I joined Mimo because of the team’s friendly, fun, and unique personality. This personality which was so clear to me on the inside wasn’t being communicated to people on the outside. This meant we were missing out on an opportunity to make learning to code more fun. No doubt, a crucial part of the user experience. Mimo was in need of a new style.
Finding Harmony between Illustration Style & Brand
Developing the new style started with a 20-second gut test; a process designed to identify key preferences for new designs. Our test helped us come up with four:
- Friendly, but not Childish
- Simple, but not Boring
Defining these key elements with the team gave me direction: Mimo needed to move away from flat illustrations and add a human touch.
Drawing our Way to the Finish Line
Building a set of design rules starts with the most complex illustrations on pencil and paper. It’s the fastest way to find the crucial elements that define whether an illustration appears more friendly or too childish. So that’s how I started with Mimo.
After several versions of just a couple illustrations, I moved to Adobe Illustrator. From there, I focused on shape, borders, and fills. With four illustrations in different styles, I started to explore color.
Using our key preferences, I knew to start with bright and bold colors; not saturated and boring ones. Since we were going for a friendly feel, it meant avoiding neon colors. Not to mention, neon colors can be a sore to the eye.
At this point, it was time to get feedback. I chose one color palette I felt was best so that our team could focus on the overarching style. From there it was several rounds of feedback and tweaking before finding the perfect colors and style.
Presenting the new Design
Giving people a real sense of how designs will affect the real product is essential.
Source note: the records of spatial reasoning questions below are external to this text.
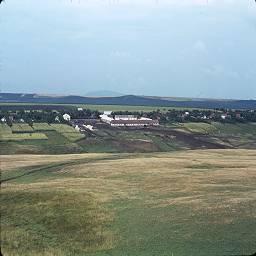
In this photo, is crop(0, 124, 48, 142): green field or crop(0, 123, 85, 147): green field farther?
crop(0, 124, 48, 142): green field

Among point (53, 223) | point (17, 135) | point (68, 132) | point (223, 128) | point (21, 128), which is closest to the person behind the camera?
point (53, 223)

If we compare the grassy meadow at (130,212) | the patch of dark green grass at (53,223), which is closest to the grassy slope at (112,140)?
the grassy meadow at (130,212)

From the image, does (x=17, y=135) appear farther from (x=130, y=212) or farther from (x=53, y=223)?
(x=53, y=223)

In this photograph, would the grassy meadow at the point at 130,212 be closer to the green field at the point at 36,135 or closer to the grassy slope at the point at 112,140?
the grassy slope at the point at 112,140

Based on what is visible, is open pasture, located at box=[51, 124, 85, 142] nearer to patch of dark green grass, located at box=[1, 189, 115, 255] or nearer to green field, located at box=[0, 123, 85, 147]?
green field, located at box=[0, 123, 85, 147]

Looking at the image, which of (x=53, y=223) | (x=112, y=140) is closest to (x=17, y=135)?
(x=112, y=140)

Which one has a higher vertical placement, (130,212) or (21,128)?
(21,128)

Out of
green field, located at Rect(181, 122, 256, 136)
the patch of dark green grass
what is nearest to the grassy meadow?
the patch of dark green grass

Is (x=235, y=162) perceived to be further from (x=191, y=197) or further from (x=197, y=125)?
(x=197, y=125)

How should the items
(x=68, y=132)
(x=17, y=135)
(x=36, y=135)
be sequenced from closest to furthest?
1. (x=17, y=135)
2. (x=36, y=135)
3. (x=68, y=132)
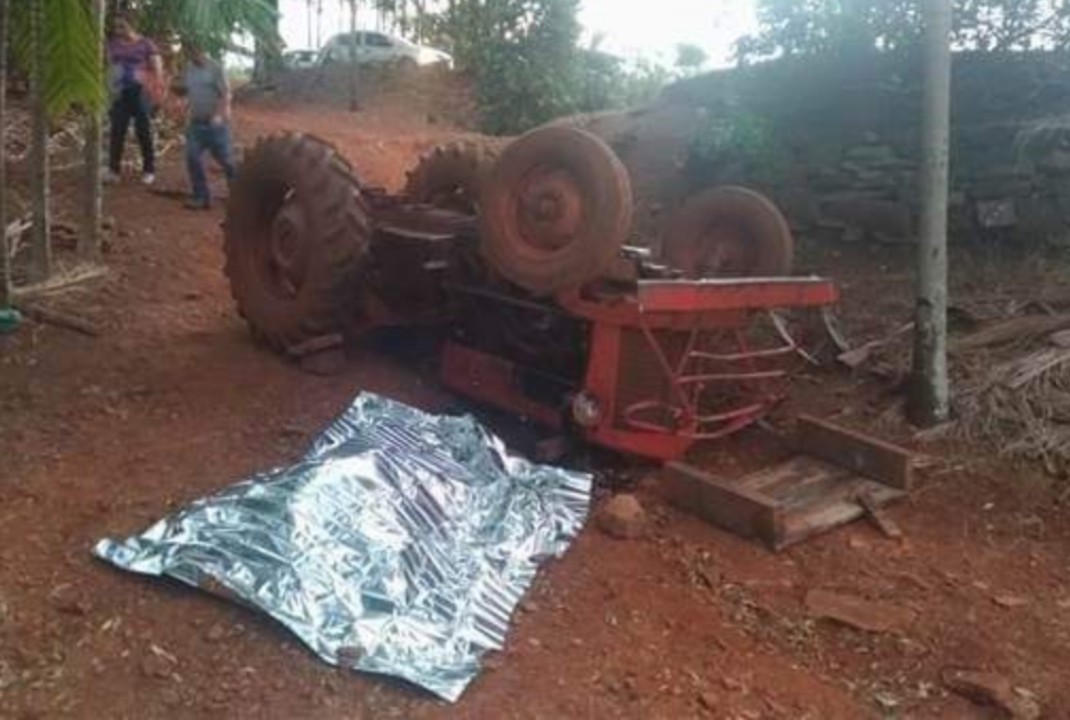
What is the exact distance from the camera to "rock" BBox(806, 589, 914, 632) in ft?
12.4

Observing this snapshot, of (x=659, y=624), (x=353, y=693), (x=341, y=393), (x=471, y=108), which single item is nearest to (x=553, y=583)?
(x=659, y=624)

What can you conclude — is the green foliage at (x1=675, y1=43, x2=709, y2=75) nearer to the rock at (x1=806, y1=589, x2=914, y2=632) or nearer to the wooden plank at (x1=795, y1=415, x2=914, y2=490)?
the wooden plank at (x1=795, y1=415, x2=914, y2=490)

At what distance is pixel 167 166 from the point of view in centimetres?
1102

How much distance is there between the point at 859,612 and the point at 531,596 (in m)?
1.19

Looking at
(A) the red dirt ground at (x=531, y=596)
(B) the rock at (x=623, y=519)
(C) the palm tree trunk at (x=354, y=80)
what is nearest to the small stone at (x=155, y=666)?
(A) the red dirt ground at (x=531, y=596)

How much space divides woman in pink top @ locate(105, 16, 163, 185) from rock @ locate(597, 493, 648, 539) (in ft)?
22.2

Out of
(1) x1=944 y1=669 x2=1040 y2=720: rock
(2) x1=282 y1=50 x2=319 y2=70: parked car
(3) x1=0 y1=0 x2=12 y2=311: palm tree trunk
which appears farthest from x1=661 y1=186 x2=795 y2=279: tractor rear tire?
(2) x1=282 y1=50 x2=319 y2=70: parked car

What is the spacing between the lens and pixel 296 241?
18.7 ft

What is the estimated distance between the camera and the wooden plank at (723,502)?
4250 mm

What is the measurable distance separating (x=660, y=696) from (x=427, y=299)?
3.00 m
So after finding the right color palette and style, I went to work creating different examples of illustrations that would be found throughout the app. Then I showed them to the entire team.
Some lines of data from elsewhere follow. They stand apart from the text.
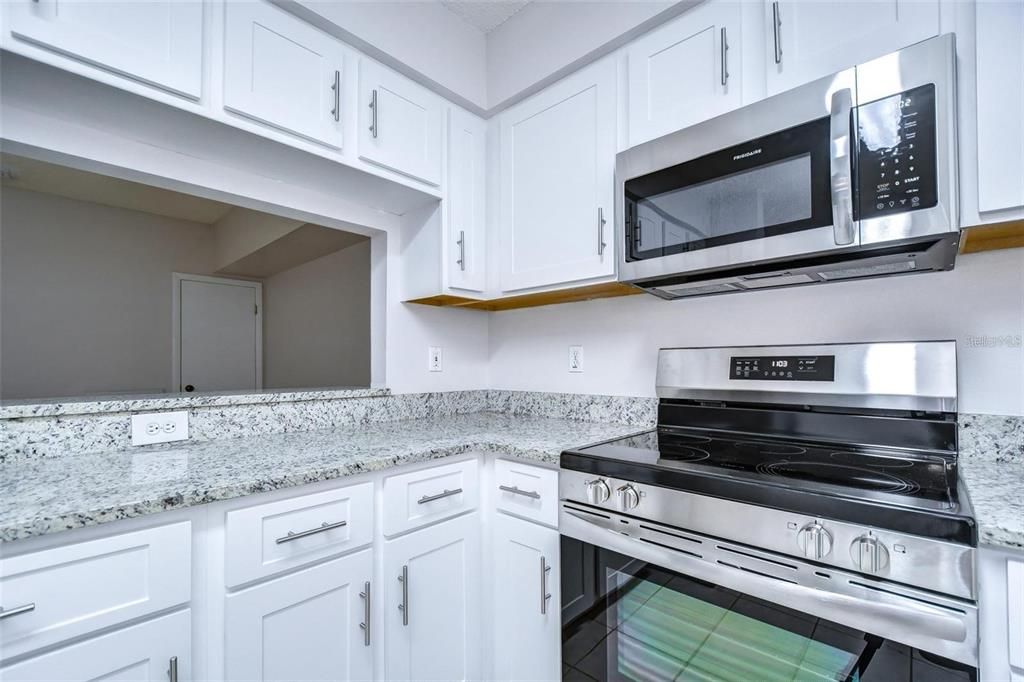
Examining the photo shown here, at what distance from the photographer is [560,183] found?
172 centimetres

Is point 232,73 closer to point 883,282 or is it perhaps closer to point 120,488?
point 120,488

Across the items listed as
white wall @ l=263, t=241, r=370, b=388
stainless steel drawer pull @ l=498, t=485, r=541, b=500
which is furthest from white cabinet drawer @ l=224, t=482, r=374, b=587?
white wall @ l=263, t=241, r=370, b=388

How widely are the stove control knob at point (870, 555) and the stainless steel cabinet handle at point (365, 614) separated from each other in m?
1.10

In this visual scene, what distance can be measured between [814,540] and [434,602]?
3.37 ft

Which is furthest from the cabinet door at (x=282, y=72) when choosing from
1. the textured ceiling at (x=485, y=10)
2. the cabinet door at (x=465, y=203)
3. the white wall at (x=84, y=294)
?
the white wall at (x=84, y=294)

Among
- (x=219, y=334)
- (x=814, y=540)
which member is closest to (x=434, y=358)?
(x=814, y=540)

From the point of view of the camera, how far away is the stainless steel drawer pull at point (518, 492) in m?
1.36

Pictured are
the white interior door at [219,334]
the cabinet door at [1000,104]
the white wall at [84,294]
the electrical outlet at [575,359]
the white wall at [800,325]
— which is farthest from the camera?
the white interior door at [219,334]

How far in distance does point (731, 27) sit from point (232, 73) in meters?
1.44

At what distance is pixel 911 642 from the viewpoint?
76cm

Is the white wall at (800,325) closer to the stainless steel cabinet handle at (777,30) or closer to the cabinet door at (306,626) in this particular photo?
the stainless steel cabinet handle at (777,30)

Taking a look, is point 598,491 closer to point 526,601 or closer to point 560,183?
point 526,601

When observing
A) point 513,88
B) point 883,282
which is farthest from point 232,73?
point 883,282

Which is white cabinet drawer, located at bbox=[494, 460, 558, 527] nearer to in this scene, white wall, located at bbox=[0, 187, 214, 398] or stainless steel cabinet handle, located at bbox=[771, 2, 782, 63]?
stainless steel cabinet handle, located at bbox=[771, 2, 782, 63]
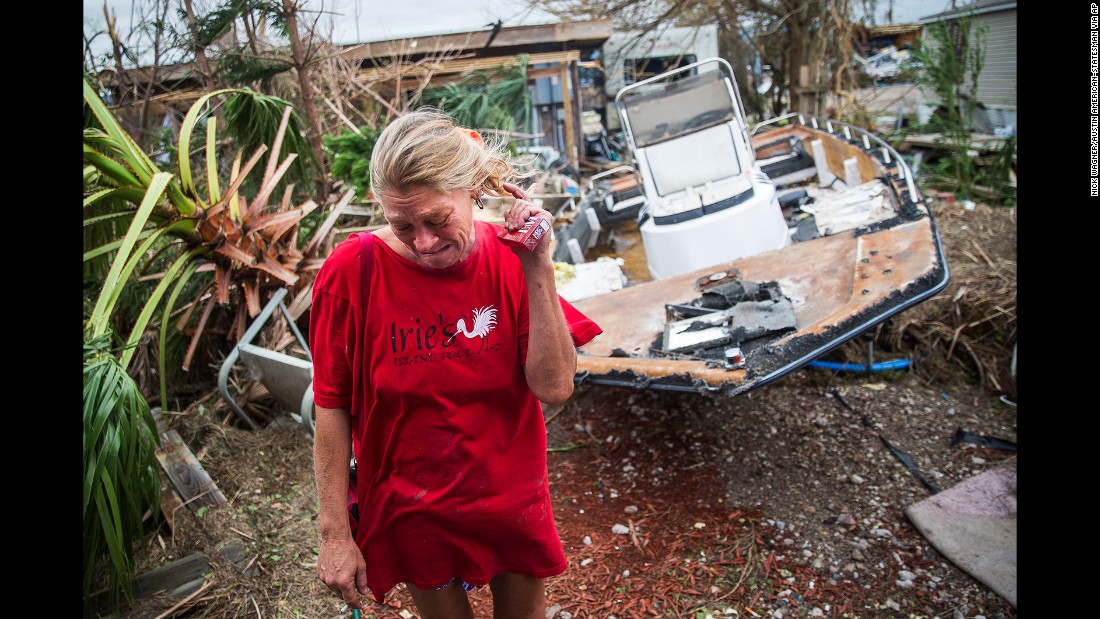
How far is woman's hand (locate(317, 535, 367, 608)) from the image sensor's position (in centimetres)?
181

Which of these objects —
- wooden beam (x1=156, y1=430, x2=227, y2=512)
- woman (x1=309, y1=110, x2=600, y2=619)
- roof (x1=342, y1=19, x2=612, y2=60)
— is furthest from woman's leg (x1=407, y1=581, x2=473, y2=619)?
roof (x1=342, y1=19, x2=612, y2=60)

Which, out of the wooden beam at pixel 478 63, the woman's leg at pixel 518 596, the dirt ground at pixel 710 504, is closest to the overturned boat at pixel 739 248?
the dirt ground at pixel 710 504

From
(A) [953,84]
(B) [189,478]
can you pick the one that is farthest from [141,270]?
(A) [953,84]

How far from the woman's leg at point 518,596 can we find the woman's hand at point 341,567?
0.37 m

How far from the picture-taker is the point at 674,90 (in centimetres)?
668

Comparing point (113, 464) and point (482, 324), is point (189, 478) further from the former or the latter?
point (482, 324)

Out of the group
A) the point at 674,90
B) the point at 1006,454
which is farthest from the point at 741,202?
the point at 1006,454

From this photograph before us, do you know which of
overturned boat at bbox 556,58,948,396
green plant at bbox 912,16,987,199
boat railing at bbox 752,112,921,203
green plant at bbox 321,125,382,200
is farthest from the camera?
green plant at bbox 912,16,987,199

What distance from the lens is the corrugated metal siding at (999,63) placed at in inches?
522

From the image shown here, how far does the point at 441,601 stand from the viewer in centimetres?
192

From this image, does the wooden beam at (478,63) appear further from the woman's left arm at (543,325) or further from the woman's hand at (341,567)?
the woman's hand at (341,567)

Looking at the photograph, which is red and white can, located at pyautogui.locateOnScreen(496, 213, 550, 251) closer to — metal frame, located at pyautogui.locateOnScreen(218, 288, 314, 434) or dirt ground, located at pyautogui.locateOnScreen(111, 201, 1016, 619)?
dirt ground, located at pyautogui.locateOnScreen(111, 201, 1016, 619)

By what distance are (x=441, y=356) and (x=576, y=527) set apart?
2.20 m

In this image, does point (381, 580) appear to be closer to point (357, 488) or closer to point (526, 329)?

Everyone has different opinions when it comes to design. So you need to explain why you do things a certain way. Sometimes that means accepting you were wrong and making changes. Other times you know something is right and have to follow your gut to push designs in the right direction.
After four months of drawing, getting feedback, and making improvements, we had the final style.
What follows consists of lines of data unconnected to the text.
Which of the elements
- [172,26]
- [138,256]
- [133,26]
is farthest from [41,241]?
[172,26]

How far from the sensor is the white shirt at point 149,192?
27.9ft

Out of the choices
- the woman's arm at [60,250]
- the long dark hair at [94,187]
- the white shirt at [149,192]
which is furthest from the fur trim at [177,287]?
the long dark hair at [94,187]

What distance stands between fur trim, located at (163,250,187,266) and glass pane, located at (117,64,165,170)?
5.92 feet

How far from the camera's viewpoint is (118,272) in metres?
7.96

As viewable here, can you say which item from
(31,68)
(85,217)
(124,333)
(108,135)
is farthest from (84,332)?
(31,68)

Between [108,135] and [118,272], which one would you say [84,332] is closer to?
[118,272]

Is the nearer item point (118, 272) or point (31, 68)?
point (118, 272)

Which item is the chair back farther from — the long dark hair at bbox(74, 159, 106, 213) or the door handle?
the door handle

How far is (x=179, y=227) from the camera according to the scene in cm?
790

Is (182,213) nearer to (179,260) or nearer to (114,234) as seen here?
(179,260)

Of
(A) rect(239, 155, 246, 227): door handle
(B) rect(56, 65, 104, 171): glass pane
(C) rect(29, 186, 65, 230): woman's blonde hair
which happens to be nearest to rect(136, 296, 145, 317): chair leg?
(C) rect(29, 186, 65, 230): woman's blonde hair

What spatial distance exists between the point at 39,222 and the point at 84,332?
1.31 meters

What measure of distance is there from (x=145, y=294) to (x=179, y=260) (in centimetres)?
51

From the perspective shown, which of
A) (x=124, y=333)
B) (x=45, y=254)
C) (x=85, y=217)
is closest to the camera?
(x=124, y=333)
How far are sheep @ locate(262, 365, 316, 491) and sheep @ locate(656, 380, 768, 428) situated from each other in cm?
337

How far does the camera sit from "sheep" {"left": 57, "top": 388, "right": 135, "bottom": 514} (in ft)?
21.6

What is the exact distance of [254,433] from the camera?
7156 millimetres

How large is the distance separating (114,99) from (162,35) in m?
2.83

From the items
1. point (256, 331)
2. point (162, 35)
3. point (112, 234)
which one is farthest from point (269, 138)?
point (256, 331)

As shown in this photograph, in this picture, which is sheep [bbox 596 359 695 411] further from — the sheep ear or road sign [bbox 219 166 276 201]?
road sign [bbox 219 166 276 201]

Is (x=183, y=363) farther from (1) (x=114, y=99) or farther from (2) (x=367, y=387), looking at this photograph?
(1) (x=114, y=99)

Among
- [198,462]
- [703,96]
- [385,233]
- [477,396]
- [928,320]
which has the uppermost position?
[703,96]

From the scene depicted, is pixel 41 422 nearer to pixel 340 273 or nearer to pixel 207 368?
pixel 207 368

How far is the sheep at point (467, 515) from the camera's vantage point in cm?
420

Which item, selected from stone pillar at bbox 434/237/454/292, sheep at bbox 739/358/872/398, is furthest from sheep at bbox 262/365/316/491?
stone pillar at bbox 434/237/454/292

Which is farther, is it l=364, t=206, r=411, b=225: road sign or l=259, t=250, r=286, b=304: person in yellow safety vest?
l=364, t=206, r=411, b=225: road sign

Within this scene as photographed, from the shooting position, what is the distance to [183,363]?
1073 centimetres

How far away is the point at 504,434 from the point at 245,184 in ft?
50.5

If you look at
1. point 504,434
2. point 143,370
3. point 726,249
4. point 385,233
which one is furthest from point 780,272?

“Our new style is friendly and fun and creates a meaningful connection between Mimo and our users.”
You’ll find the new designs throughout our latest iOS update and the new Android app. An overview of them can be seen below.
Illustration Style: Adding the Human Touch
The new style makes Mimo more recognizable by using bright colors and a hand-drawn approach.
Borders & fills
All across our app, we use four types of illustrations, including track icons. Each of them has a particular purpose and we treat each of them differently.
A scene illustration works on a larger space and allows the user to explain a track or a course with a more detail-driven approach.
Spot illustrations are used to help explain a lesson. They’re the simplest and most literal expression of a concept. They’re there to help enhance the flow by bringing the interface to life, thereby delighting the user.
Avatars are a category in and of themselves. They can be used on their own or combined with other illustrations.
Track icons are a part of the illustration family, but they serve a very different purpose. Icons are more literal and are intended to bring clarity to their subject. They should always be simple and easily understood.
We have a mascot now!
Along with new illustration style, I created our new mascot, who gives our brand personality. Its mission is to entertain and engage our users and guide them through their learning process.